Second, there's a universal routing endpoint at /v1/route. You send a request with a task tier — reasoning, coding, fast, or utility — and DOR picks the best available provider based on your configured ladder for that tier. If your reasoning ladder is [anthropic, google, openai] and Anthropic is circuit-broken, the request goes to Google without the agent knowing anything happened. Deterministic because the ladder order is explicit in your config. No magic ranking, no cost optimization heuristics. You decide the priority; DOR handles the availability.

Why Rust

I didn't pick Rust for performance. I picked it for reliability.

The gateway is the single point of failure for every agent in the stack. If it crashes, allocates itself into an OOM, or panics on a malformed response, everything stops. Not one agent — all of them, simultaneously.

Rust gave me three things I needed. Memory safety without a garbage collector means no GC pauses and no surprise OOMs when five agents are streaming responses concurrently. The compiled binary starts in under 10 milliseconds, which matters when launchd restarts it. And the type system catches entire categories of bugs at compile time that would be runtime panics in Go or silent failures in Python.
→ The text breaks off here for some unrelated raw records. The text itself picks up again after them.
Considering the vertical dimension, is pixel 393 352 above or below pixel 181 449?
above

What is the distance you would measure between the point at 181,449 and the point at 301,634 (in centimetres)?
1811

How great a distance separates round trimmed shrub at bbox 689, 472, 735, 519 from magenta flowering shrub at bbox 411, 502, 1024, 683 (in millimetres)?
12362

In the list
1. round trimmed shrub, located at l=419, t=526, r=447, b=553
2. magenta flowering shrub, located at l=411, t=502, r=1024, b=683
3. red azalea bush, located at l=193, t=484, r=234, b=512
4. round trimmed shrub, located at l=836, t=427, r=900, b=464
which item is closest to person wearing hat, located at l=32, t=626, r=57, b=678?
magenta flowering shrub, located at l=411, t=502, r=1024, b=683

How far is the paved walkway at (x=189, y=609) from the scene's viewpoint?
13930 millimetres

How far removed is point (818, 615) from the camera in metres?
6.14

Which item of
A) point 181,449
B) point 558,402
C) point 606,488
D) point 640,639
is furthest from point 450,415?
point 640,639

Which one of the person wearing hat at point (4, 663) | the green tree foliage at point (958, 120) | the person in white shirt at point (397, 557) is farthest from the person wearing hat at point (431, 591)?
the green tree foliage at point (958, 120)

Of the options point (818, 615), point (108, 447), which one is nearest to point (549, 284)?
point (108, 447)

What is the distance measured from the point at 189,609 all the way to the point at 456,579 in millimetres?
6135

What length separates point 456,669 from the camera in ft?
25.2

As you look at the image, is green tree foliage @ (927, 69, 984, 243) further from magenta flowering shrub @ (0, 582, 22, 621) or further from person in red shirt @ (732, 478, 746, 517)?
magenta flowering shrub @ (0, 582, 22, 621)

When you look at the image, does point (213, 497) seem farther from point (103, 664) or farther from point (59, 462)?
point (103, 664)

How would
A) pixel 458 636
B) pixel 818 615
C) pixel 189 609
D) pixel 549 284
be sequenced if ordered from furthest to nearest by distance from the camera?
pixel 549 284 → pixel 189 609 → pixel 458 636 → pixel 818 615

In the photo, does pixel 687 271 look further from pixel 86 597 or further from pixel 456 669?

The final binary is about 4MB, compiled with LTO and symbol stripping. It runs as a macOS LaunchDaemon, starts at boot, and auto-restarts if it ever does go down. In practice, it hasn't.

I didn't pick Rust for performance. I picked it for reliability. The gateway is the single point of failure for every agent in the stack.

The circuit breaker

Three states: Closed, Open, HalfOpen.

The circuit breaker is the core of the whole thing. Each provider gets its own breaker with three states. Closed means healthy — requests flow through normally. If failures hit a configurable threshold (I use 3 consecutive failures), the breaker trips to Open. In the Open state, DOR doesn't even attempt requests to that provider. It returns an error immediately or, on the /v1/route endpoint, falls through to the next provider in the ladder.
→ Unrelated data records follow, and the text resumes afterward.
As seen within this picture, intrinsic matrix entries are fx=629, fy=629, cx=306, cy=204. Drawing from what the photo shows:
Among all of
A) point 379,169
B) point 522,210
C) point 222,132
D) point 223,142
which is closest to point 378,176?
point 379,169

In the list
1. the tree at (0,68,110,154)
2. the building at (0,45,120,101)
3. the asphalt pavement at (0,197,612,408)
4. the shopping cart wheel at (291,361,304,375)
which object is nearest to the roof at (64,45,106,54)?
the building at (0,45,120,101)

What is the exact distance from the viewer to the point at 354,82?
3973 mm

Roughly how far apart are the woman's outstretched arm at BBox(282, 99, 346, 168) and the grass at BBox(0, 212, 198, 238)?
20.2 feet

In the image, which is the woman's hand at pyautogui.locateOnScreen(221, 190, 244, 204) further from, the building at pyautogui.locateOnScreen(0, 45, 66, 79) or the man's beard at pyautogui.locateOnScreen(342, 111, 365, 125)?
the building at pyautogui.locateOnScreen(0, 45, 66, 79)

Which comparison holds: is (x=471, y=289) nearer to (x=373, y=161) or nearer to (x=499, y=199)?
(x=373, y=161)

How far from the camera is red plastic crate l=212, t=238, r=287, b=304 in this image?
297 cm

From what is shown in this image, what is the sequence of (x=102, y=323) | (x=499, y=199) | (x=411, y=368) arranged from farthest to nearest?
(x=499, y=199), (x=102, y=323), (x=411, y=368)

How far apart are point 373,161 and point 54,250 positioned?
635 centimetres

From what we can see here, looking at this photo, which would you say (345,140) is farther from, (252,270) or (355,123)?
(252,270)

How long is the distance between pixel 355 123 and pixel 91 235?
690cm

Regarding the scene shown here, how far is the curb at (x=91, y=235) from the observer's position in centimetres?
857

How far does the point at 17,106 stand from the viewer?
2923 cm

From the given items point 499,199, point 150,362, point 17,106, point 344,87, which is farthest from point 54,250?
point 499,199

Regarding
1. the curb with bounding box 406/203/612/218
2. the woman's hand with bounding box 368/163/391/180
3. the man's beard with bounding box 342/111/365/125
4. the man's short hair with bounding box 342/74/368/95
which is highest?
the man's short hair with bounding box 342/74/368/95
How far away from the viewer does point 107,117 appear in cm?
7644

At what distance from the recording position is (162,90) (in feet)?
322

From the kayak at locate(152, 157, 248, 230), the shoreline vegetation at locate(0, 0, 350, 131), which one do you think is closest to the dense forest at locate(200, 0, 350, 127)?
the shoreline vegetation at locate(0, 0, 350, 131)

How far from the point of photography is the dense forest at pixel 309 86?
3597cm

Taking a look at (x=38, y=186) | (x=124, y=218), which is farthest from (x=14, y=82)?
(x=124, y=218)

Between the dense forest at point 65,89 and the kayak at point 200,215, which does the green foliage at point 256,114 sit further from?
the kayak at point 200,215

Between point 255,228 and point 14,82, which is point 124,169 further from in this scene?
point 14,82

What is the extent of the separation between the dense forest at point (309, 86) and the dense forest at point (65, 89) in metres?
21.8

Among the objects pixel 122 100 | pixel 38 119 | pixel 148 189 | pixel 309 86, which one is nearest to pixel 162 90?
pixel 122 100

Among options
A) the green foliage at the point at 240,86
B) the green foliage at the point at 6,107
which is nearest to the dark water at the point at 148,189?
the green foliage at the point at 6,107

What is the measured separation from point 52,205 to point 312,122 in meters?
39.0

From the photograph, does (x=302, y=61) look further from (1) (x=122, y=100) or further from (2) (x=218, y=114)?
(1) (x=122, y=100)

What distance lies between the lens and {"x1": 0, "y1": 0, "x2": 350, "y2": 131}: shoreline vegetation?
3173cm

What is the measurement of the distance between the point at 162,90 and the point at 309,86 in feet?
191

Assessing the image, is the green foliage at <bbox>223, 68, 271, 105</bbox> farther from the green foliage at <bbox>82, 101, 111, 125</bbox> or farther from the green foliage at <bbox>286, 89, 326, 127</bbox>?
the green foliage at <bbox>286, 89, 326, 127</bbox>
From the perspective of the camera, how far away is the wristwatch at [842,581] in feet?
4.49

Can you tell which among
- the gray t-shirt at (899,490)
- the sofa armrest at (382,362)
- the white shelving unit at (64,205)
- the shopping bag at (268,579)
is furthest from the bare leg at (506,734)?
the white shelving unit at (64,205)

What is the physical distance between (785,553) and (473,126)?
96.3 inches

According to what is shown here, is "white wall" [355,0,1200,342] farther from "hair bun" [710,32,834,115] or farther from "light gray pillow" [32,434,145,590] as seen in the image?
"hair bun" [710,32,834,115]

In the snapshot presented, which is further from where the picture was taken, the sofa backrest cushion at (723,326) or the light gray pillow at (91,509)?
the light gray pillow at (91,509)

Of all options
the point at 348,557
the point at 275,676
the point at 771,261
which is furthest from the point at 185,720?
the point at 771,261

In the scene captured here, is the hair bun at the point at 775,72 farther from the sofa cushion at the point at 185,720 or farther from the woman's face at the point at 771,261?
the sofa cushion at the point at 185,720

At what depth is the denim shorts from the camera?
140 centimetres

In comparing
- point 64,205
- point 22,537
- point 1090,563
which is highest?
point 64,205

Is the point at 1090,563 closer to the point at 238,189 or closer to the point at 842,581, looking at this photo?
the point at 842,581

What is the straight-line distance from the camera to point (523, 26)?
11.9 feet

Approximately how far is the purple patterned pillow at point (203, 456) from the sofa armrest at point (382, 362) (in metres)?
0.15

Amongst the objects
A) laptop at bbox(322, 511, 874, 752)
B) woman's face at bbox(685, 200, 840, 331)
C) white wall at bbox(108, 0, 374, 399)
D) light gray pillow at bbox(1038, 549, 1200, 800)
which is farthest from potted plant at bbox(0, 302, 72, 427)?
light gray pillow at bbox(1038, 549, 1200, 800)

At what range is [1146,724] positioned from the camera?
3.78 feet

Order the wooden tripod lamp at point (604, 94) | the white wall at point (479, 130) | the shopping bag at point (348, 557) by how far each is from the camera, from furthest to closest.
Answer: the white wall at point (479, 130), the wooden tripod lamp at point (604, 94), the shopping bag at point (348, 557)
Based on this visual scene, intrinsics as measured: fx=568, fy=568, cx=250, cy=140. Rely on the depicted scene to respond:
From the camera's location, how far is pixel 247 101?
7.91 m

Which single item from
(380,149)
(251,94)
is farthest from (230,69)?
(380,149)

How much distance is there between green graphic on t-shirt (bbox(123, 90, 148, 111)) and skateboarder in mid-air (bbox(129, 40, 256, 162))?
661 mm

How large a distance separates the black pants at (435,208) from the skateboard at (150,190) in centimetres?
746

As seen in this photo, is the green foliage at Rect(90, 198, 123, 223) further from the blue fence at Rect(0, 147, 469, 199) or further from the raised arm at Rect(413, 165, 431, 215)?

After a reset timeout (30 seconds by default), the breaker moves to HalfOpen. DOR sends a single probe request through. If it succeeds, the breaker resets to Closed. If it fails, back to Open for another timeout cycle.

The state for all breakers lives in a DashMap — a lock-free concurrent hashmap. No mutex contention when multiple agents are hitting different providers simultaneously. A background health daemon also probes every provider every 30 seconds with lightweight requests, so breakers can recover even when no agent traffic is flowing.

Streaming

DOR proxies SSE responses without buffering. The gateway is invisible in the streaming path.

Most LLM responses come back as Server-Sent Events. DOR proxies these without buffering. The Reqwest client reads chunks from the provider and Axum streams them back to the agent as they arrive. No collecting the full response in memory, no adding latency. The gateway is invisible in the streaming path — agents see the same token-by-token flow they'd get hitting the provider directly.

The stack

Axum, Tokio, Reqwest — the standard Rust async HTTP stack.

Rust 2021 edition. Axum for the HTTP layer because it composes well with Tower middleware. Tokio as the async runtime. Reqwest for outbound HTTP. serde_yaml for config parsing. tracing with tracing-subscriber for structured logging — every request gets a span with provider, tier, circuit state, and latency.

Auth headers are injected server-side from the config file. Agents send requests without API keys. This also means I can rotate keys in one place instead of updating every agent's environment.

What I learned

The thing that routes between everything else has to be boring and bulletproof.

The interesting lesson wasn't about Rust. It was about where to put reliability in a system. The agents can crash, the terminals can close, the LLM providers can have outages. All of that is recoverable. But the thing that routes between them has to be boring and bulletproof. Rust makes it easy to write software that just sits there and works. No runtime surprises, no dependency on a VM warming up, no garbage collector deciding now is a good time to pause. A small, static binary that does one job and does it every time.